Task requirements — Transcribe every one of the following lines word for word, leaving the pictures out of your answer.

Records —
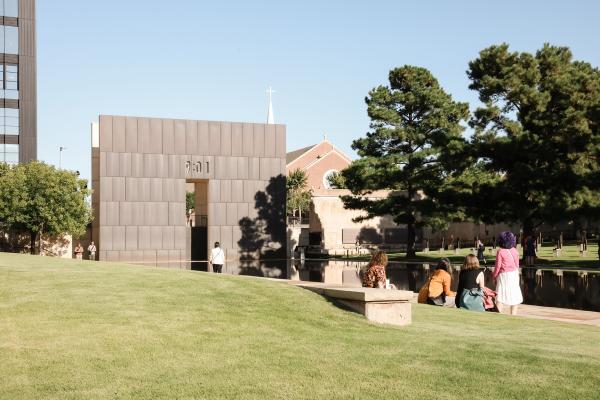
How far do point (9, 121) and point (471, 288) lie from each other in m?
49.2

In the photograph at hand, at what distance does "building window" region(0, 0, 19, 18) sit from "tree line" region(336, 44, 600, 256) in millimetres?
29287

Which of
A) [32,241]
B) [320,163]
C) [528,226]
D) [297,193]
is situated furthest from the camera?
[320,163]

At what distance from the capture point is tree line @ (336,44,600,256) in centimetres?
3438

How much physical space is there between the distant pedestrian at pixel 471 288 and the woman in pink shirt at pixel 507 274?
0.69 meters

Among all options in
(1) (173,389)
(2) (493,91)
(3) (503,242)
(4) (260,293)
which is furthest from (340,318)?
(2) (493,91)

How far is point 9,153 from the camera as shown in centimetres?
5503

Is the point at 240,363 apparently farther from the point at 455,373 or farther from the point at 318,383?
the point at 455,373

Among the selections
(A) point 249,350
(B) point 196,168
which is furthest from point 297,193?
(A) point 249,350

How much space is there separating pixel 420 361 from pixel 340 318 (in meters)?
2.33

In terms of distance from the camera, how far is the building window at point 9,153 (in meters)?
54.7

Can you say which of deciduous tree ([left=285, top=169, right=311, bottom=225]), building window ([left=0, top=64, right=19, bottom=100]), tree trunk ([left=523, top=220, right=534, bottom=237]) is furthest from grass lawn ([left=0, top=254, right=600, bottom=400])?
deciduous tree ([left=285, top=169, right=311, bottom=225])

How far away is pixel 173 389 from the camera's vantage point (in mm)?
5930

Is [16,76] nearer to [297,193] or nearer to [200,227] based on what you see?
[200,227]

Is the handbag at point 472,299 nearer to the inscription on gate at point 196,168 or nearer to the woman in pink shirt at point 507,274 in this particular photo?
the woman in pink shirt at point 507,274
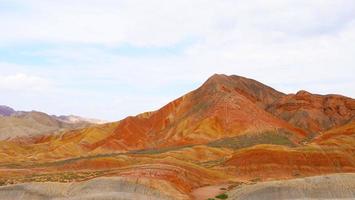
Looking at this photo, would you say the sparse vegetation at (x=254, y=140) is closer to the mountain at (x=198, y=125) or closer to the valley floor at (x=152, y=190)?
the mountain at (x=198, y=125)

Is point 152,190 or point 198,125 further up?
point 198,125

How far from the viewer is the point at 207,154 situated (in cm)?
13375

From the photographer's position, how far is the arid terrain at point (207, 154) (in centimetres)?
5869

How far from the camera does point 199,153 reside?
13388 cm

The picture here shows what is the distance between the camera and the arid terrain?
58688 mm

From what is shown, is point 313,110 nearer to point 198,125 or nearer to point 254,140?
point 198,125

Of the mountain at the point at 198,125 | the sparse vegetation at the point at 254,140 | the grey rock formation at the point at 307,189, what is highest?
the mountain at the point at 198,125

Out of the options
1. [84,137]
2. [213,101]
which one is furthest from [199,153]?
[84,137]

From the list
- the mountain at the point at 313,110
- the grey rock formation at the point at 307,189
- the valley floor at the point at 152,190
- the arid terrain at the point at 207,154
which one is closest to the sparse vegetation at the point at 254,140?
the arid terrain at the point at 207,154

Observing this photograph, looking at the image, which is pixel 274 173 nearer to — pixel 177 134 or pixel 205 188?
pixel 205 188

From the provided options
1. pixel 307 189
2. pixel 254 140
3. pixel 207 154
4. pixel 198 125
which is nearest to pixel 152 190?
pixel 307 189

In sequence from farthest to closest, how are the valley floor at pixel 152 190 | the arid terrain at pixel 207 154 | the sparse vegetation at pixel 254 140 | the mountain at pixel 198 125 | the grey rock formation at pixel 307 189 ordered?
the mountain at pixel 198 125 < the sparse vegetation at pixel 254 140 < the arid terrain at pixel 207 154 < the valley floor at pixel 152 190 < the grey rock formation at pixel 307 189

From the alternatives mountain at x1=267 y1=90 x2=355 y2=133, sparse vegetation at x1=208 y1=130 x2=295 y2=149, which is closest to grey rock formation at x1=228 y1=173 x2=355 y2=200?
sparse vegetation at x1=208 y1=130 x2=295 y2=149

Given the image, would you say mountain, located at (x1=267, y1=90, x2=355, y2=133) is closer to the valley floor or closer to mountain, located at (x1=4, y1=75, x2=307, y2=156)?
mountain, located at (x1=4, y1=75, x2=307, y2=156)
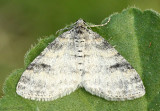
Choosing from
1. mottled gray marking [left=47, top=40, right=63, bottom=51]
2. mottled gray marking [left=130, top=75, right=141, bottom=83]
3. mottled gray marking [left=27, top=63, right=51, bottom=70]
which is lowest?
mottled gray marking [left=130, top=75, right=141, bottom=83]

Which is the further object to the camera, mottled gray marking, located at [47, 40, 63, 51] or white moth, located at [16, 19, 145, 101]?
mottled gray marking, located at [47, 40, 63, 51]

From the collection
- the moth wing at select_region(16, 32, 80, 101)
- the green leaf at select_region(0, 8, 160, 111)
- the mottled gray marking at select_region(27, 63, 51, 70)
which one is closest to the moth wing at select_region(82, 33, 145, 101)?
the green leaf at select_region(0, 8, 160, 111)

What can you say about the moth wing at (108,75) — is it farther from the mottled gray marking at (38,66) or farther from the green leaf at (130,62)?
the mottled gray marking at (38,66)

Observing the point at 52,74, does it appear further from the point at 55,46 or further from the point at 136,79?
the point at 136,79

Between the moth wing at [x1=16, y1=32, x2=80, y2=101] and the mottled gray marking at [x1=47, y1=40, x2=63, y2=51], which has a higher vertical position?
the mottled gray marking at [x1=47, y1=40, x2=63, y2=51]

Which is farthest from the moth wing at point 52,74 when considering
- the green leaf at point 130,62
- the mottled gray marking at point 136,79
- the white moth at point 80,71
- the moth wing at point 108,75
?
the mottled gray marking at point 136,79

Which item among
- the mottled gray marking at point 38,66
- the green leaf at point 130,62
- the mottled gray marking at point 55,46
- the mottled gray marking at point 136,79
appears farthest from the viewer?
the mottled gray marking at point 55,46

The completed task —
How far do point (9, 121) and point (471, 288) lie from each other in m?
49.2

In the photograph at hand, at what distance does "building window" region(0, 0, 19, 18) sit from "tree line" region(336, 44, 600, 256) in millimetres?
29287

Which of
A) [32,241]
B) [320,163]
C) [528,226]
D) [297,193]
is situated furthest from the camera?
[320,163]

At what distance from the capture point is tree line @ (336,44,600,256) in centimetres?
3438

How much physical space is there between the distant pedestrian at pixel 471 288 and the woman in pink shirt at pixel 507 274?
0.69 meters

Among all options in
(1) (173,389)
(2) (493,91)
(3) (503,242)
(4) (260,293)
which is furthest from (340,318)?
(2) (493,91)

How far is point 9,153 from the camera as shown in centimetres?
5503

Is the point at 240,363 apparently farther from the point at 455,373 or farther from the point at 318,383?
the point at 455,373

Among the selections
(A) point 249,350
(B) point 196,168
which is furthest from point 297,193?
(A) point 249,350

How much space is there separating pixel 420 361 from pixel 340 318 (in meters)?
2.33

In terms of distance from the camera, how far is the building window at point 9,153 (in meters)?
54.7

Can you say which of deciduous tree ([left=285, top=169, right=311, bottom=225]), building window ([left=0, top=64, right=19, bottom=100]), tree trunk ([left=523, top=220, right=534, bottom=237]) is furthest from grass lawn ([left=0, top=254, right=600, bottom=400])?
deciduous tree ([left=285, top=169, right=311, bottom=225])

How far away is pixel 173 389 from the camera's vantage point (in mm)?
5930

Is [16,76] nearer to [297,193] or nearer to [200,227] based on what you see?
[200,227]

Is the handbag at point 472,299 nearer to the inscription on gate at point 196,168 or nearer to the woman in pink shirt at point 507,274 in this particular photo?
the woman in pink shirt at point 507,274
Looking at this photo, would you say the sparse vegetation at (x=254, y=140) is closer to the mountain at (x=198, y=125) or closer to the valley floor at (x=152, y=190)?
the mountain at (x=198, y=125)

Is point 152,190 or point 198,125 further up?
point 198,125

How far from the viewer is the point at 207,154 situated (in cm)?
13375

From the photographer's position, how far is the arid terrain at point (207, 154) (in centimetres)?
5869

How far from the camera does point 199,153 reside?
13388 cm

The picture here shows what is the distance between the camera and the arid terrain?
58688 mm

From what is shown, is point 313,110 nearer to point 198,125 or nearer to point 254,140?
point 198,125

Of the mountain at the point at 198,125 | the sparse vegetation at the point at 254,140 | the grey rock formation at the point at 307,189, what is highest?
the mountain at the point at 198,125

Out of the options
1. [84,137]
2. [213,101]
which one is furthest from [199,153]?
[84,137]

From the list
- the mountain at the point at 313,110
- the grey rock formation at the point at 307,189
- the valley floor at the point at 152,190
- the arid terrain at the point at 207,154
which one is closest to the sparse vegetation at the point at 254,140?
the arid terrain at the point at 207,154

Observing this photograph, looking at the image, which is pixel 274 173 nearer to — pixel 177 134 or pixel 205 188?
pixel 205 188

From the provided options
1. pixel 307 189
2. pixel 254 140
3. pixel 207 154
4. pixel 198 125
which is nearest to pixel 152 190?
pixel 307 189

In sequence from farthest to closest, how are the valley floor at pixel 152 190 | the arid terrain at pixel 207 154 | the sparse vegetation at pixel 254 140 | the mountain at pixel 198 125 | the grey rock formation at pixel 307 189 ordered?
the mountain at pixel 198 125 < the sparse vegetation at pixel 254 140 < the arid terrain at pixel 207 154 < the valley floor at pixel 152 190 < the grey rock formation at pixel 307 189

From the alternatives mountain at x1=267 y1=90 x2=355 y2=133, sparse vegetation at x1=208 y1=130 x2=295 y2=149, which is closest to grey rock formation at x1=228 y1=173 x2=355 y2=200?
sparse vegetation at x1=208 y1=130 x2=295 y2=149

Given the image, would you say mountain, located at (x1=267, y1=90, x2=355, y2=133) is closer to the valley floor or closer to mountain, located at (x1=4, y1=75, x2=307, y2=156)?
mountain, located at (x1=4, y1=75, x2=307, y2=156)
Choosing from
1. mottled gray marking [left=47, top=40, right=63, bottom=51]
2. mottled gray marking [left=130, top=75, right=141, bottom=83]
3. mottled gray marking [left=27, top=63, right=51, bottom=70]
which is lowest?
mottled gray marking [left=130, top=75, right=141, bottom=83]

Which is the further object to the camera, mottled gray marking, located at [47, 40, 63, 51] or white moth, located at [16, 19, 145, 101]?
mottled gray marking, located at [47, 40, 63, 51]

From the collection
- the moth wing at select_region(16, 32, 80, 101)
- the green leaf at select_region(0, 8, 160, 111)
- the mottled gray marking at select_region(27, 63, 51, 70)
which one is closest to the moth wing at select_region(82, 33, 145, 101)?
the green leaf at select_region(0, 8, 160, 111)

What can you say about the moth wing at (108,75) — is it farther from the mottled gray marking at (38,66) or farther from the green leaf at (130,62)?
the mottled gray marking at (38,66)

Observing the point at 52,74, does it appear further from the point at 55,46 or further from the point at 136,79?
the point at 136,79

Between the moth wing at [x1=16, y1=32, x2=80, y2=101] and the mottled gray marking at [x1=47, y1=40, x2=63, y2=51], which has a higher vertical position?
the mottled gray marking at [x1=47, y1=40, x2=63, y2=51]

Which is farthest from the moth wing at point 52,74 when considering
- the green leaf at point 130,62
- the mottled gray marking at point 136,79
- the white moth at point 80,71
- the moth wing at point 108,75
?
the mottled gray marking at point 136,79

Which item among
- the mottled gray marking at point 38,66
- the green leaf at point 130,62
- the mottled gray marking at point 55,46
- the mottled gray marking at point 136,79
appears farthest from the viewer?
the mottled gray marking at point 55,46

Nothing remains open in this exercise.